Non si tratta di una semplice evoluzione del mercato, ma di una vera asfissia economica. I costi di gestione sono esplosi: affitti elevati, bollette energetiche insostenibili e normative complesse richiedono risorse che le piccole officine, spesso familiari, non possono affrontare.

A complicare tutto, la diagnostica avanzata delle auto moderne esige computer, software costosi e formazione continua, lontani dalle tradizionali chiavi inglesi e dal buon senso pratico.
Riparare un’auto in officina richiede ormai delle competenze che non solo sono molto diverse (naturalmente) nel corso del tempo, degli anni e dei decenni, ma anche una serie di spese che diventano sempre più proibitive per gli indipendenti.

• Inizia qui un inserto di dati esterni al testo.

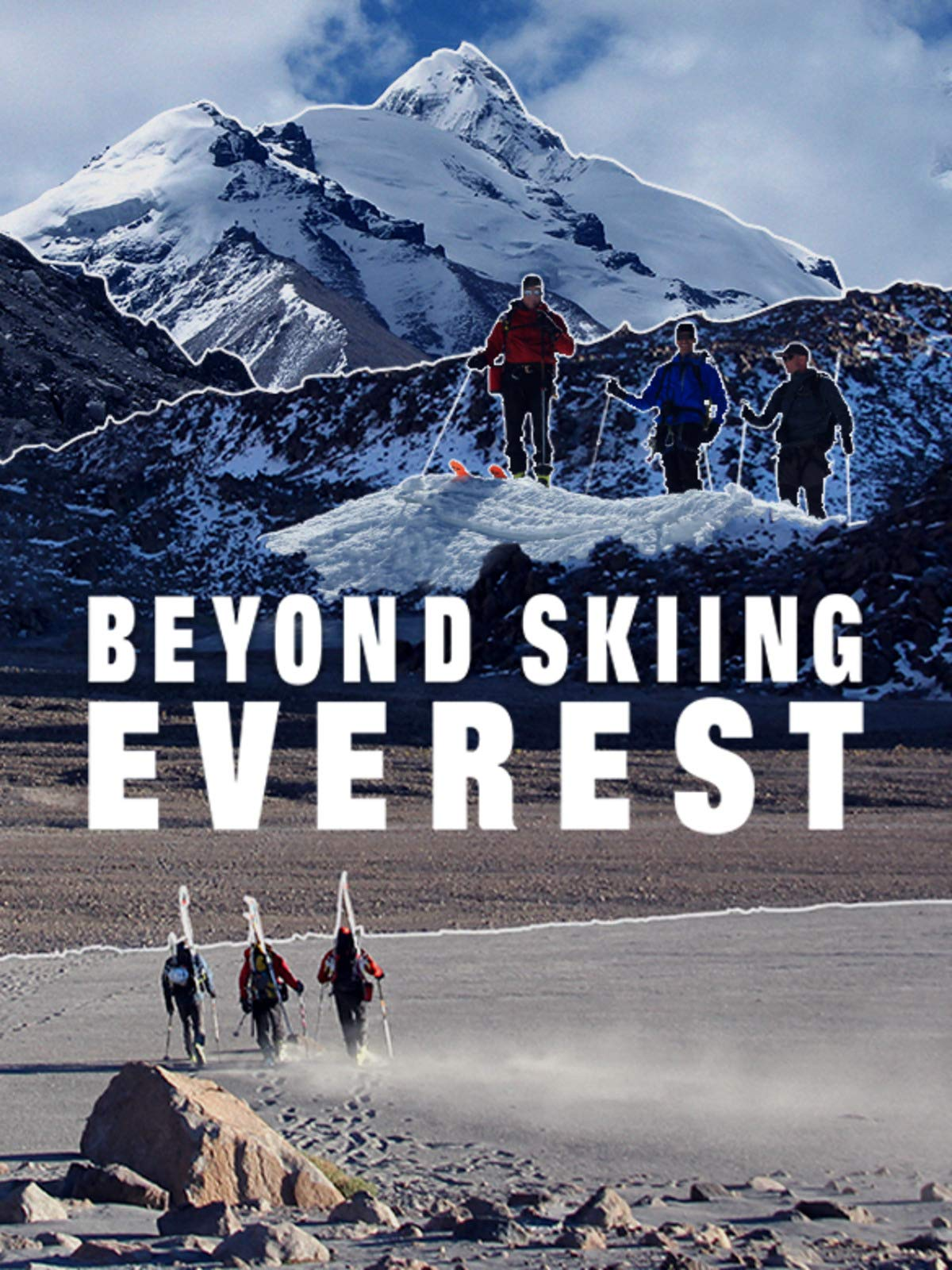 Beyond Skiing Everest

Il settore si concentra sempre più nelle mani di giganti, come reti ufficiali e convenzioni assicurative, che dettano regole e margini ridotti, penalizzando chi ha dedicato la vita al lavoro manuale. Questo non è solo un problema economico, ma sociale: in regioni come Abruzzo e Puglia, dove il calo delle officine raggiunge il 16%, gli automobilisti con veicoli datati si trovano senza opzioni accessibili.

Il ricambio generazionale è assente: i giovani optano per la presunta stabilità delle grandi catene, lasciando svanire il saper fare artigiano. Senza interventi concreti, come incentivi per la strumentazione tecnologica e agevolazioni sui costi fissi, l’Italia rischia un deserto meccanico.
Emergerà un divario profondo: chi può permettersi concessionarie lussuose contro chi, con la vecchia auto termica da preservare, resterà immobilizzato perché l’autoriparatore locale ha chiuso per sempre.